*Directions for this task*
Transcribe every row below word for word, keeping the line breaks but leaving out the pictures.

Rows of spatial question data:

---

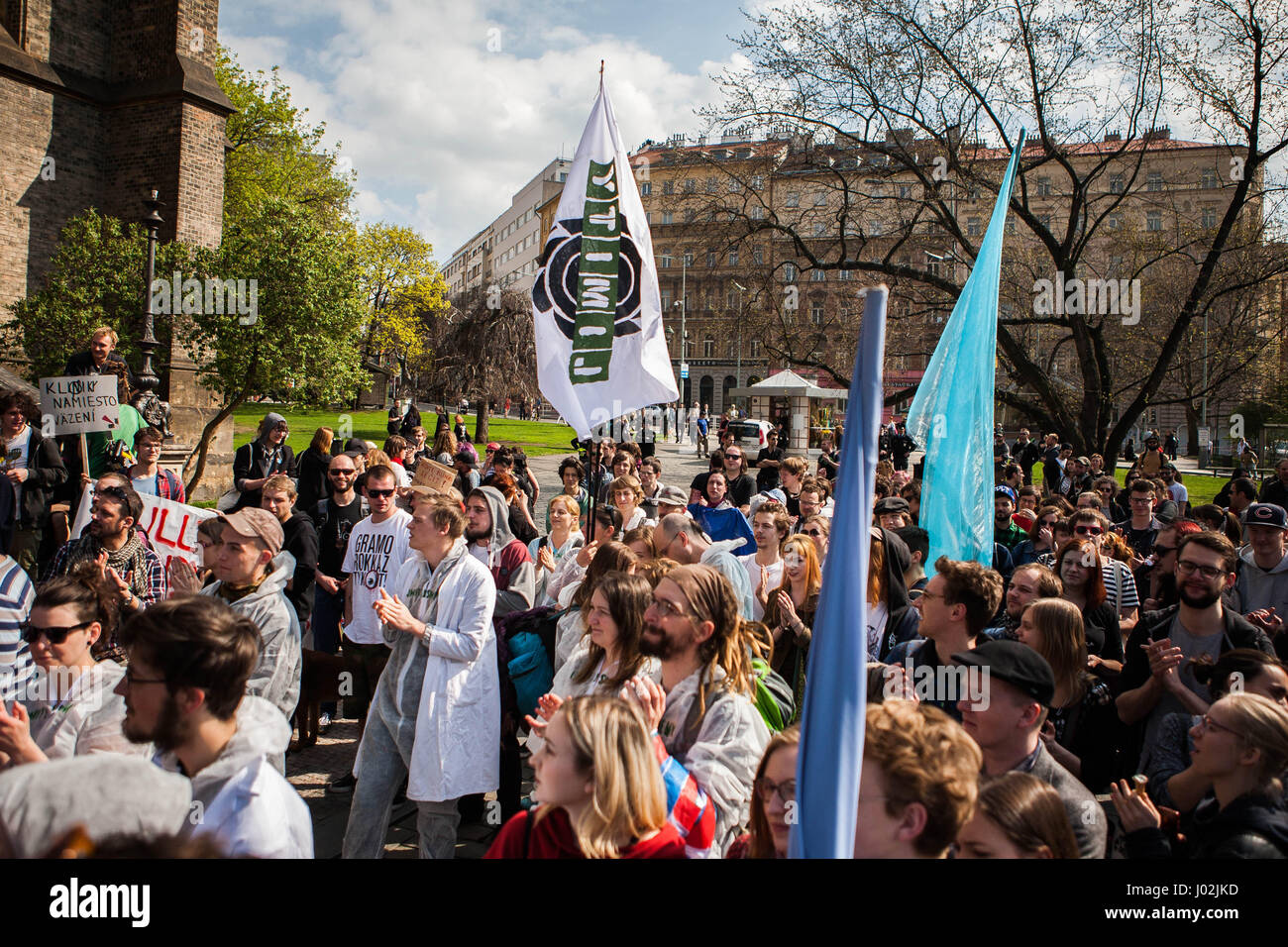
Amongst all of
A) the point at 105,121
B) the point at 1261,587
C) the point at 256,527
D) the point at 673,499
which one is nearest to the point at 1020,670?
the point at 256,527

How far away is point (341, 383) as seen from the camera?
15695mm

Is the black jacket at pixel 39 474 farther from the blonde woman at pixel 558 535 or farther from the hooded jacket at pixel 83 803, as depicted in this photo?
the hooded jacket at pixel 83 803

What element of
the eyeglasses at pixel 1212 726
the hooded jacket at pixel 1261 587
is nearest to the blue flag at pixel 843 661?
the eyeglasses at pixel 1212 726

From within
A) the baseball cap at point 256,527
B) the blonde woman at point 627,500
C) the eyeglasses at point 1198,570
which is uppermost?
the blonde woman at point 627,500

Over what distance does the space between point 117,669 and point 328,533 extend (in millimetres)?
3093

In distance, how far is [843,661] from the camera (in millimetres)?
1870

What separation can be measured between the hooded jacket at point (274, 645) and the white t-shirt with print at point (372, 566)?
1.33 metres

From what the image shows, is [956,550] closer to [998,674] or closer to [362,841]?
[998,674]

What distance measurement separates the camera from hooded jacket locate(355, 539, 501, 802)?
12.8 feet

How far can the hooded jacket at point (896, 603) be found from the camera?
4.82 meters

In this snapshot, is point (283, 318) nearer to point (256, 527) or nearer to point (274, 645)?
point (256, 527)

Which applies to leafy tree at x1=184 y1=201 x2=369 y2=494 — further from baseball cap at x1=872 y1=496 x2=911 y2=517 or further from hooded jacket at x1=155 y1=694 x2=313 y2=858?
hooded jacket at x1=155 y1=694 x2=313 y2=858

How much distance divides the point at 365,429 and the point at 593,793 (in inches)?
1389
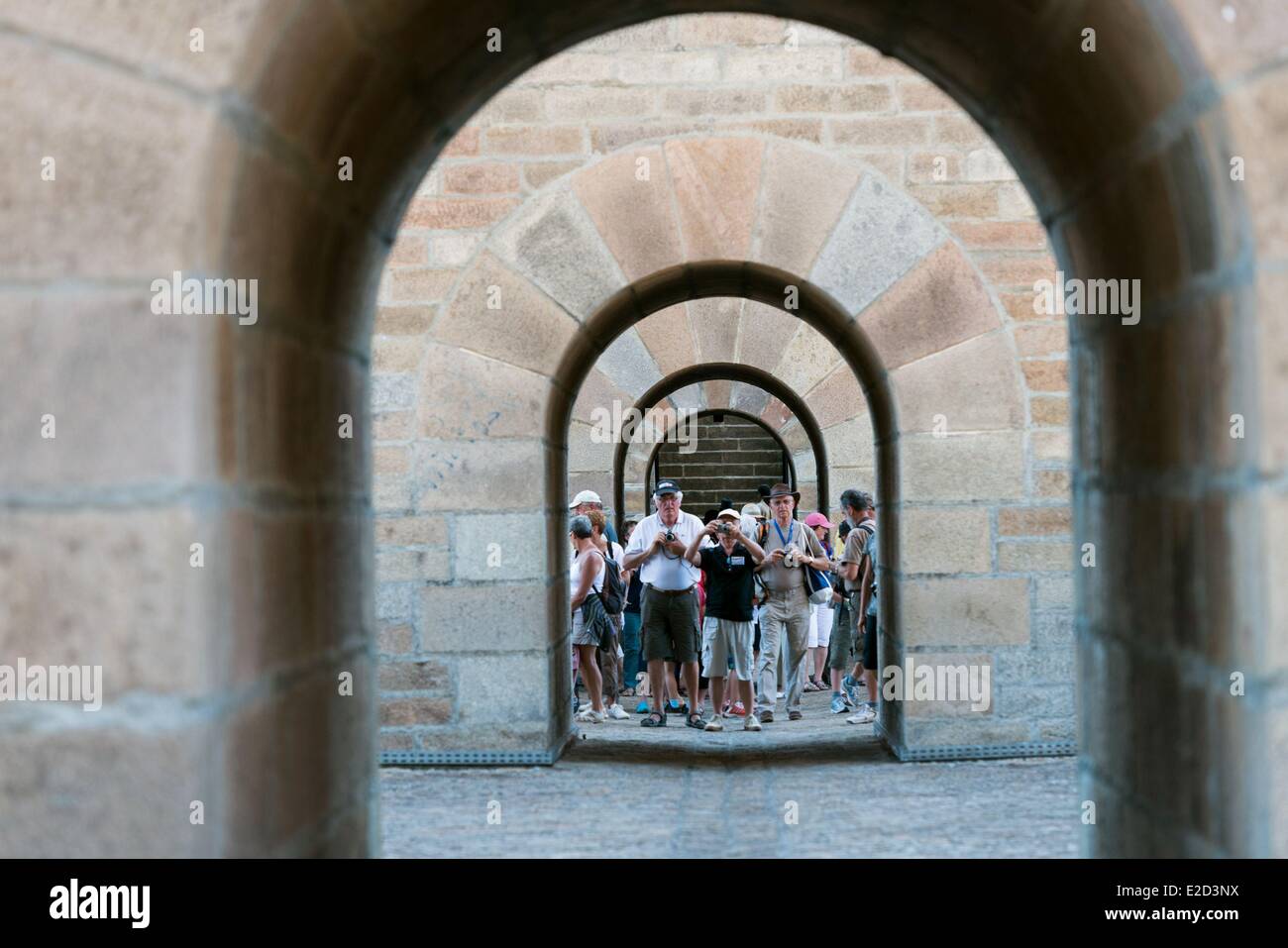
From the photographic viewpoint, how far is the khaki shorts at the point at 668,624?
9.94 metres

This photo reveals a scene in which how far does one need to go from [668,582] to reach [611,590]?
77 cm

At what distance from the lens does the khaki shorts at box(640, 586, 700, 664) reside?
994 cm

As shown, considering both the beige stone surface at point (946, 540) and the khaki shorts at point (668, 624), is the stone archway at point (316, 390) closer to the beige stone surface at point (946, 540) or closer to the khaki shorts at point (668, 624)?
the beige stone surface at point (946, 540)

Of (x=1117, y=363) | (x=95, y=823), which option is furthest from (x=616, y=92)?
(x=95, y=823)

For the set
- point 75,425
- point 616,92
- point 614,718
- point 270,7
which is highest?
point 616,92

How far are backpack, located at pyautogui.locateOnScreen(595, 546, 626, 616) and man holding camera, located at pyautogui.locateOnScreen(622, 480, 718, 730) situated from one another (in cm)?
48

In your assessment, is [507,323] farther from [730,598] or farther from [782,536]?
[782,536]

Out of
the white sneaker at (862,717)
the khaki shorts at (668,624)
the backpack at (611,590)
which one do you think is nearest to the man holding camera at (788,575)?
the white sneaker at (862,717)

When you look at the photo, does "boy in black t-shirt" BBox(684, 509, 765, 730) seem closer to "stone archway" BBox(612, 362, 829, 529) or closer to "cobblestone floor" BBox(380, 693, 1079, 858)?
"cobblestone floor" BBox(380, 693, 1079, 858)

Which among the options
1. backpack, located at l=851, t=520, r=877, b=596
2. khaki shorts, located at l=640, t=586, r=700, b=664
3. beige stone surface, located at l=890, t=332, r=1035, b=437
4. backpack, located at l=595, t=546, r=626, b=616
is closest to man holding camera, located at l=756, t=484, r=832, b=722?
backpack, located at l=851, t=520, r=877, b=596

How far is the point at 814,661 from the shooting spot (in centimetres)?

---

*Written reply*
Amongst all of
A) the point at 105,121
B) the point at 1261,587
C) the point at 256,527
D) the point at 673,499
which one is nearest to the point at 1020,670?
the point at 256,527

How far away is point (341, 383) as seen from the camera?
15695mm

Is the black jacket at pixel 39 474 farther from the blonde woman at pixel 558 535 or farther from the hooded jacket at pixel 83 803, as depicted in this photo?
the hooded jacket at pixel 83 803

What element of
the eyeglasses at pixel 1212 726
the hooded jacket at pixel 1261 587
is nearest to the blue flag at pixel 843 661?
the eyeglasses at pixel 1212 726

From within
A) the baseball cap at point 256,527
B) the blonde woman at point 627,500
C) the eyeglasses at point 1198,570
which is uppermost?
the blonde woman at point 627,500

Over what distance does the space between point 117,669 and point 328,533 extend (in millimetres)?
3093

In distance, how far is [843,661] from the camera (in millimetres)?
1870

What separation can be measured between the hooded jacket at point (274, 645) and the white t-shirt with print at point (372, 566)?
1.33 metres

From what the image shows, is [956,550] closer to [998,674] or closer to [362,841]?
[998,674]

What distance measurement separates the camera from hooded jacket locate(355, 539, 501, 802)?
12.8 feet

How far can the hooded jacket at point (896, 603) be found from the camera?
4.82 meters

In this snapshot, is point (283, 318) nearer to point (256, 527) or nearer to point (274, 645)?
point (256, 527)

Which applies to leafy tree at x1=184 y1=201 x2=369 y2=494 — further from baseball cap at x1=872 y1=496 x2=911 y2=517 or further from hooded jacket at x1=155 y1=694 x2=313 y2=858?
hooded jacket at x1=155 y1=694 x2=313 y2=858

How much distance divides the point at 365,429 and the point at 593,793 (in inches)?
1389
From the photographic viewpoint, how far is the khaki shorts at the point at 668,624?
9.94 metres

This photo reveals a scene in which how far does one need to go from [668,582] to reach [611,590]?
77 cm

At what distance from the lens does the khaki shorts at box(640, 586, 700, 664) reside?
994 cm

As shown, considering both the beige stone surface at point (946, 540) and the khaki shorts at point (668, 624), is the stone archway at point (316, 390) closer to the beige stone surface at point (946, 540) or closer to the khaki shorts at point (668, 624)?
the beige stone surface at point (946, 540)

Of (x=1117, y=363) | (x=95, y=823), which option is furthest from (x=616, y=92)?
(x=95, y=823)

For the set
- point 75,425
- point 616,92
- point 614,718
- point 270,7
which is highest?
point 616,92

How far are backpack, located at pyautogui.locateOnScreen(595, 546, 626, 616) and man holding camera, located at pyautogui.locateOnScreen(622, 480, 718, 730) situated from one another (in cm)?
48

In your assessment, is [507,323] farther from [730,598] or farther from [782,536]?
[782,536]

Out of
the white sneaker at (862,717)
the khaki shorts at (668,624)
the backpack at (611,590)
which one do you think is nearest to the man holding camera at (788,575)?
the white sneaker at (862,717)

When you look at the photo, does "boy in black t-shirt" BBox(684, 509, 765, 730) seem closer to "stone archway" BBox(612, 362, 829, 529) or closer to "cobblestone floor" BBox(380, 693, 1079, 858)?
"cobblestone floor" BBox(380, 693, 1079, 858)

Which among the options
1. backpack, located at l=851, t=520, r=877, b=596
2. khaki shorts, located at l=640, t=586, r=700, b=664
3. beige stone surface, located at l=890, t=332, r=1035, b=437
4. backpack, located at l=595, t=546, r=626, b=616
is closest to man holding camera, located at l=756, t=484, r=832, b=722?
backpack, located at l=851, t=520, r=877, b=596

How far is the point at 814,661 from the shooting spot (in centimetres)?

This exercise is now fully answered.